= Kamp Staaldraad =

Boot camp for the South African rugby team

Kamp Staaldraad (Afrikaans words, translated idiomatically as Camp Barbed Wire, though more accurately Camp Steel Wire) was a military-style "boot camp" organized as a "team building" exercise for the South African national rugby union team, the Springboks (or Boks), during their preparation for the 2003 Rugby World Cup (RWC). Details of the camp emerged in the South African media, resulting in protest from the upper administrative levels of South African rugby.

Soon after the naming of the Springboks World Cup team in September 2003, Boks coach Rudolf Straeuli arranged for the team to go to a police camp in the South African bush, near the town of Thabazimbi. He delegated the responsibility for running the team camp. Several members of staff proclaimed the intention was to banish a sense of individuality from players.

Soon after the Boks were eliminated in the quarterfinals of the Rugby World Cup, a South African newspaper reported that before the RWC, the Boks had been sent to a boot camp where players had allegedly been ordered into a freezing lake naked to pump up rugby balls underwater. The story also alleged that players who tried to get out of the lake, including Boks captain Corné Krige, were forced back in at gunpoint. Within days, several South African newspapers ran pictures leaked from the camp, showing players standing naked in the lake and holding rugby balls in front of their private parts, and shivering Boks players huddled naked in a pit. The whistleblower emerged as Boks video analyst Dale McDermott.

In the days that followed, the media reported other details from the camp:
- The team was ordered to climb into a foxhole naked and sing the national anthem while ice-cold water were being poured over their heads. During their time in the hole, recordings of God Save the Queen (used as England's national anthem) and the New Zealand All Blacks haka were played at full volume.
- It was confirmed that firearms were present at the camp, although reports varied as to whether they were ever pointed at anyone.
- The players were forced to crawl naked across gravel.
- They also were ordered to spend a night in the bush, during which they were to kill and cook chickens, but not eat them.
- The players had to participate in bare-knuckle fights with each other.

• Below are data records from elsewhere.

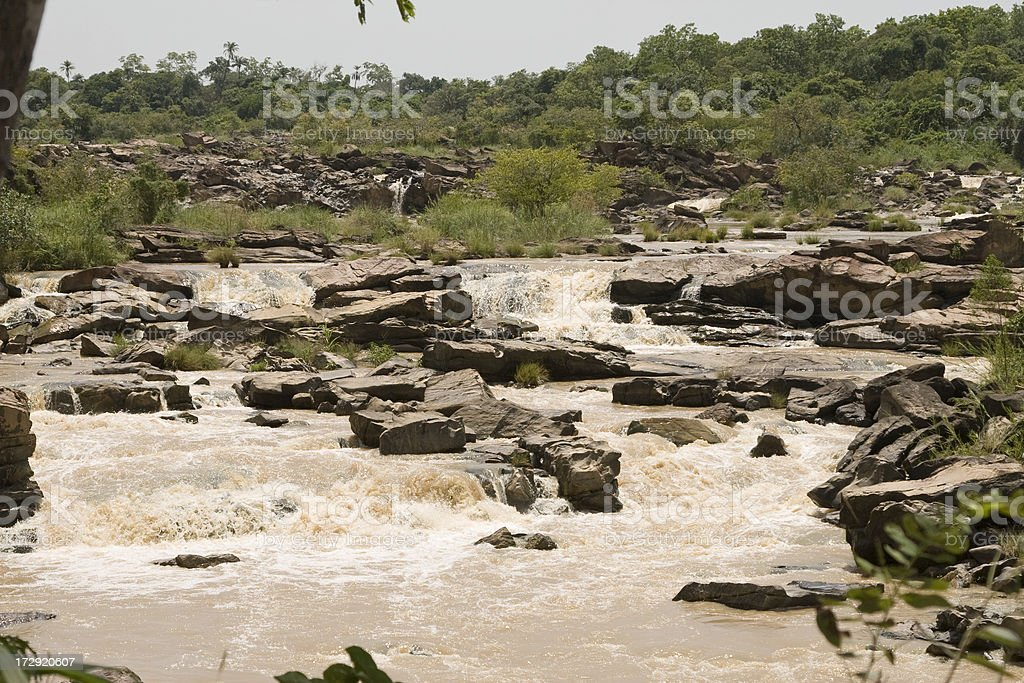 Gurara Falls, Nigeria stock photo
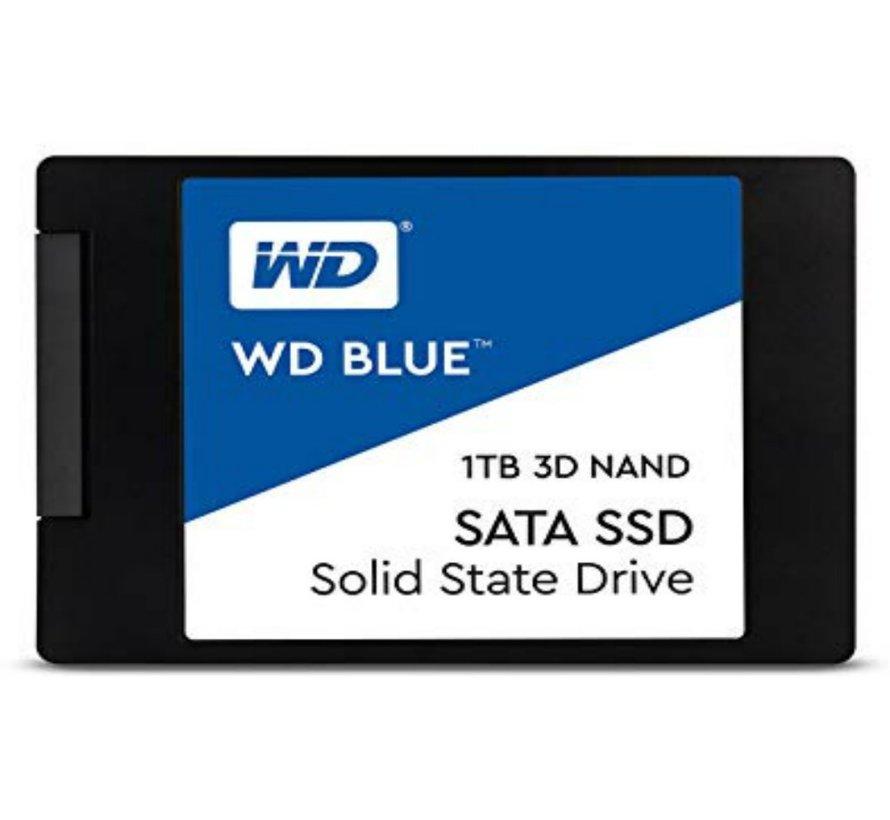 SSD WD Blue 250GB 2.5Inch( 550MB/s read 525MB/s)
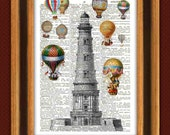 Hot Air Balloons around lighthouse, Ballooning over the sea, Dictionary art prints. Ballooning Fantasy collage, decorative arts prints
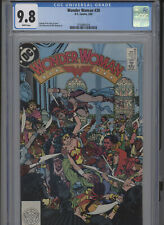 WONDER WOMAN #30 MT 9.8 CGC WHITE PAGES PEREZ COVER AND STORY MARRINAN ART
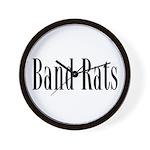 Band Rats Wall Clock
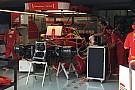 Marchionne confirma que Ferrari tuvo problemas de motor en el banco de pruebas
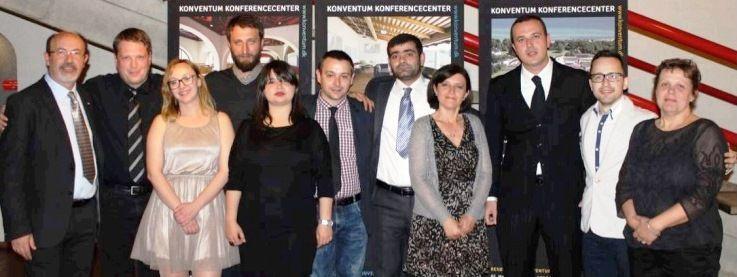 Учесници пројекта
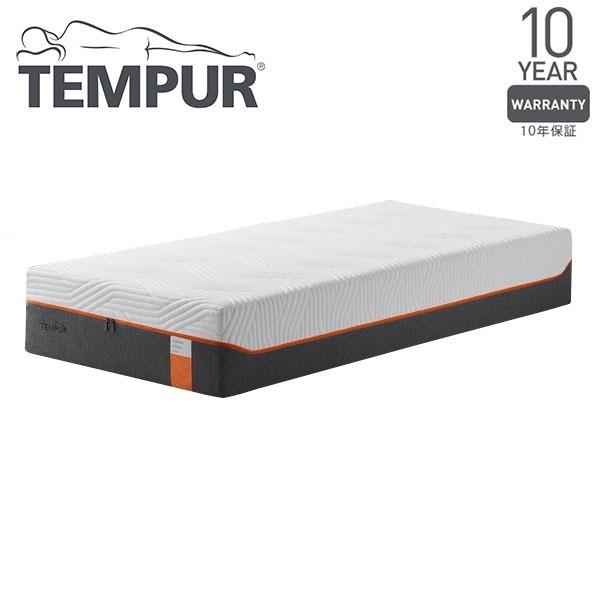 【送料無料】Tempur コントゥアリュクス30 ホワイト セミダブル 120×195×30 [テンピュール 低反発 マットレス ベッド 寝具 安眠 快眠 快適枕]【同梱配送不可】【代引き不可】【沖縄・北海道・離島配送不可】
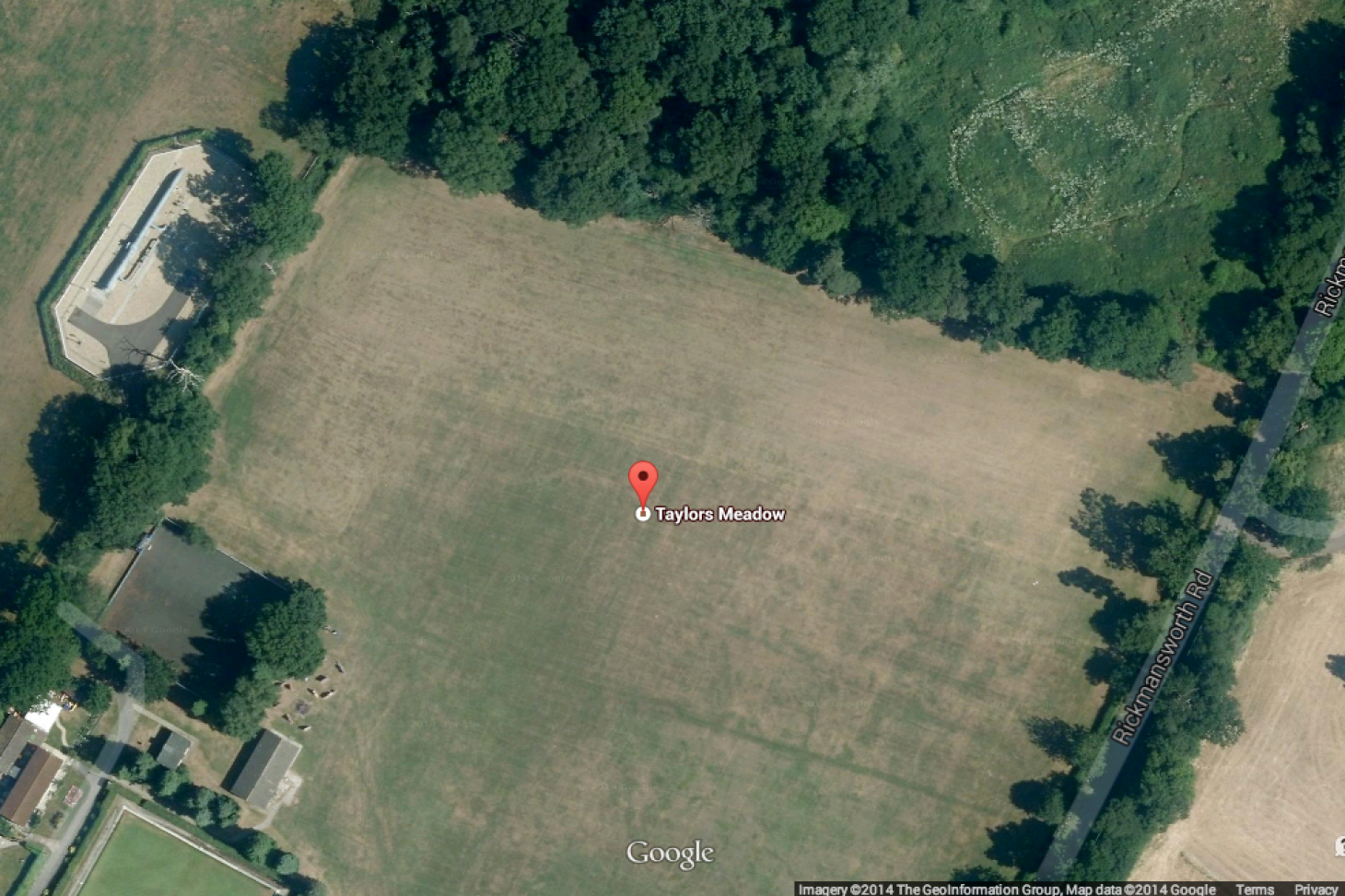 Taylors Meadow Full size   Grass cricket facilities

Most South Africans condemned Kamp Staaldraad, including the South African military forces; a spokesman for the South African National Defence Force pointedly told the Cape Times newspaper that the force never trained its recruits naked, and he knew of no military organization in the world that did so. Many rugby observers also pointed out that trying to eliminate all individuality from a team could be counterproductive, as there are many times during a rugby match when individual initiative can make the difference between victory and defeat.

At the 2003 World Cup, South Africa had a disappointing campaign, for the first time not reaching the semi-finals. Schalk Burger felt the camp destroyed the team spirit and Stefan Terblanche felt the camp ruined all of the physical preparations the players had been making, and meant they were not in a fit state for the World Cup, although Juan Smith took positives from his experience.

Straeuli defended the camp as more details became public, but eventually resigned. Higher-ups in the country's rugby establishment initially refused to distance themselves from Kamp Staaldraad; many of them were purged at the same time as Straeuli. The Boks' disappointing results in 2003 (early exit from the RWC; record losses to France, England, Scotland, and New Zealand; a last-minute win over Argentina) were enough by themselves to threaten the jobs of Straeuli and many rugby executives. However, their attempts to defend Kamp Staaldraad apparently were the last straw for many South African rugby supporters, and for many within the rugby establishment who saw the need for dramatic change.

In a tragic postscript to the story, McDermott was found dead from a bullet wound to the head at his home in Durban on 9 January 2005. His death was eventually determined to be a suicide; no foul play had been suspected. McDermott's mother reported that he had suffered extreme clinical depression in the months leading to his death. After supplying the images that led to the controversy, he was forced to leave his job at the South African Council for Scientific and Industrial Research (from which he had been contracted out to the Boks) and returned to teaching at Durban High School. Jake White, who took over as Boks coach after the forced resignation of Straeuli, tried to bring McDermott back into the Boks staff, but SA Rugby vetoed the re-appointment.